What should you do if you notice your pet has suddenly lost weight?

As soon as you notice a loss in weight, especially over a short period of time it is important to get your dog checked by your veterinarian.

Some things to think about prior to your visit that may assist your veterinarian in determining the cause of the weight loss include the following questions.

  1. Has there been any change in your dog’s:
  • Appetite (increased or decreased)?
  • Drinking habits (increased or decreased)?
  • Diet (eg changed brand of food, given any food scraps from the table recently, possibility of eating any foreign objects)?
  • Faeces (eg any vomiting or diarrhoea)?
  • Urination (increased frequency or any difficulty in urinating)?
  • Behaviour (eg lethargic, sleepy, restless or hyperactive)?
  • Mobility (eg difficulty in walking or getting up after resting)?
  • Breathing (eg coughing or wheezing)?

2. When did you first notice the weight loss?

3. Has your dog had access to any toxins?

It is also helpful to know what medications your dog is receiving in regards to the prevention and control of intestinal worms, fleas and heartworm.

Your veterinarian will perform a thorough physical examination of your dog. From the clinical examination and history, a plan can then be formulated for the next step in the diagnostic process. Often a blood, urine or stool sample may be collected to assess your pet’s internal organs and general health.

Depending on the condition of your pet and the results from any initial diagnostic tests, further treatment and/or tests may be recommended. This could include admission into hospital for intravenous fluids and appropriate medical treatment, and further diagnostic tests such as radiography and/or ultrasonography.  

What are some of the causes of rapid weight loss?

Apart from weight loss due to dehydration, rapid weight loss also occurs when your dog has a negative caloric balance. This means that the body is not receiving the necessary calories it needs to maintain a normal weight range.
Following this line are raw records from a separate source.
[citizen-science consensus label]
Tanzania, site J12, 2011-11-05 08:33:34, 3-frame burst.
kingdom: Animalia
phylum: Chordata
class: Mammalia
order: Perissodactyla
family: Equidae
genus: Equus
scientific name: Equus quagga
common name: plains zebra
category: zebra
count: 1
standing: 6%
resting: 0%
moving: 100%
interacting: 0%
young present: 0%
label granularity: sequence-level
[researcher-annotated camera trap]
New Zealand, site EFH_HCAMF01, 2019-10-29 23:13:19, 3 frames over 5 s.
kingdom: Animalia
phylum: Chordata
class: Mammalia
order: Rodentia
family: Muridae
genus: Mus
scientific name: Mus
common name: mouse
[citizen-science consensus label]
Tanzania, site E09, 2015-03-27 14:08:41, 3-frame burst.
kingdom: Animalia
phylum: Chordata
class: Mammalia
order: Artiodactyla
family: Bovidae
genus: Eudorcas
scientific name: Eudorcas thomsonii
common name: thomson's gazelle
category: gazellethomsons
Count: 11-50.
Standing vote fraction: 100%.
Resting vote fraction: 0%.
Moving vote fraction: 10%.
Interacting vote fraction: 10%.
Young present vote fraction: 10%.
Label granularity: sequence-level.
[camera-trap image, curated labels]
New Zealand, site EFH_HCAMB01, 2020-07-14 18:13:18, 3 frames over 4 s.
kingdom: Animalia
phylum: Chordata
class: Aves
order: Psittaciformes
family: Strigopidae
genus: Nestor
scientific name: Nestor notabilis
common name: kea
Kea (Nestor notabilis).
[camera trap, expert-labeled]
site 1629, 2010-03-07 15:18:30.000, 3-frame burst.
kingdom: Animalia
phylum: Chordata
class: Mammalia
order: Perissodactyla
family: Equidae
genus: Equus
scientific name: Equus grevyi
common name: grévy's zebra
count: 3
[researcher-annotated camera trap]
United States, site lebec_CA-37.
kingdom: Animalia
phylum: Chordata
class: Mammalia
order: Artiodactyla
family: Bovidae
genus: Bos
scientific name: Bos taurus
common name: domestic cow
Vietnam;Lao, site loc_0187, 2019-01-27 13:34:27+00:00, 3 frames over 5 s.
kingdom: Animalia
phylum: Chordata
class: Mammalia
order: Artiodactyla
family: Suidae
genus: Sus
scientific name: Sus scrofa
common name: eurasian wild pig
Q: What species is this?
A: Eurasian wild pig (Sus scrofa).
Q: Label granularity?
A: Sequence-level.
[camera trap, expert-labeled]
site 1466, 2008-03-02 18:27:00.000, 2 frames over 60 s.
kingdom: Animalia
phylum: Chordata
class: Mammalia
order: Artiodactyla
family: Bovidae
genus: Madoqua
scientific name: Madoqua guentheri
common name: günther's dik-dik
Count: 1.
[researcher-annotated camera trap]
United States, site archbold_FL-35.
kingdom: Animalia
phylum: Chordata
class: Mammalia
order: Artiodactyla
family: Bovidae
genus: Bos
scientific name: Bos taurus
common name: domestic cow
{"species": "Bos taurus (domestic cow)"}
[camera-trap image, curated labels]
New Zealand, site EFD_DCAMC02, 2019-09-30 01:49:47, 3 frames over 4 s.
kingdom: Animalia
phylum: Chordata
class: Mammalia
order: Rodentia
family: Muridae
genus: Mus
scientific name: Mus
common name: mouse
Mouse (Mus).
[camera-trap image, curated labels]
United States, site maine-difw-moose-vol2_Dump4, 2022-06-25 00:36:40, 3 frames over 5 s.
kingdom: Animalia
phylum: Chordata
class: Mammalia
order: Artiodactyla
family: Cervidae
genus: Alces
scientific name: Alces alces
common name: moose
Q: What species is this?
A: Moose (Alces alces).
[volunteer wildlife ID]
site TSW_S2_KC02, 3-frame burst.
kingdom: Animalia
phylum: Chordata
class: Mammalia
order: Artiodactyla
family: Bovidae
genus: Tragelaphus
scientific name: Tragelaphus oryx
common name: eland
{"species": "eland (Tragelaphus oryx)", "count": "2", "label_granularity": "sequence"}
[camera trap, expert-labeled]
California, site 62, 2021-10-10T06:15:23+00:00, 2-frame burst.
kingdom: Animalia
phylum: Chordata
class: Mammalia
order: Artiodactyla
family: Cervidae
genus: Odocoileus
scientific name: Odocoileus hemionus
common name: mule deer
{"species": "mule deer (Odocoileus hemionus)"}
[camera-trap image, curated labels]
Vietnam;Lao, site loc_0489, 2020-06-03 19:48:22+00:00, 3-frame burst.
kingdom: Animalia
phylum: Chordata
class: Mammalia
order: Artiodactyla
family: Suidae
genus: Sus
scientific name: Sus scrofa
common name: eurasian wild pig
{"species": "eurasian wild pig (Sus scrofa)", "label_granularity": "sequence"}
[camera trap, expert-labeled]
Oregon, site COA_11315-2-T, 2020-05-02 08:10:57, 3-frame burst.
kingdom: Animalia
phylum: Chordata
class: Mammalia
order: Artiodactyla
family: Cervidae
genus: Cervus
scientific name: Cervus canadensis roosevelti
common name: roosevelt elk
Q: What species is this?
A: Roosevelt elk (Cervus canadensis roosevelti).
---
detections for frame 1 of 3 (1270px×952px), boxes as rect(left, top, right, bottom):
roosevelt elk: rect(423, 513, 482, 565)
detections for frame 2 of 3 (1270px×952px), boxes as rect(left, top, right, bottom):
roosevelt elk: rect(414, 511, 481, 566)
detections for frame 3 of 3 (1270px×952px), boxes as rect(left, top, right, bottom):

There are several conditions that could cause this including:

  • Reduced appetite or intake of calories for some reason (eg severe dental disease can be painful and may prevent your pet from wanting to eat or chew)
  • Reduced absorption of calories from the intestine (eg Inflammatory bowel disease can damage the intestinal wall and prevent calories being absorbed into the blood stream)
  • Reduced ability to utilise calories due to an underlying medical condition (eg Diabetes Mellitus results in a lack of insulin which means the body is unable to absorb glucose from the blood stream)
  • Increased loss of calories (eg vomiting or diarrhoea, renal disease)
  • Increased requirement of calories (eg neoplasia)

The examples given are not an exhaustive list of diseases or problems causing rapid weight loss.  Your vet will be able to give you more appropriate information and relevant treatment protocols once they have examined your dog and performed the appropriate diagnostic tests.

There are many reasons why a dog can lose weight rapidly so it is important that you take your dog to the vet as soon as you notice unexplained weight loss, as some of these conditions may be serious but many can also be treated successfully, especially if detected early.

It is recommended to visit your vet every 6 months once your dog is aged over 7 years old (which is roughly the equivalent of 50 human years).  This allows for early detection and treatment of disease processes that may otherwise lead to weight loss and ill health in your dog.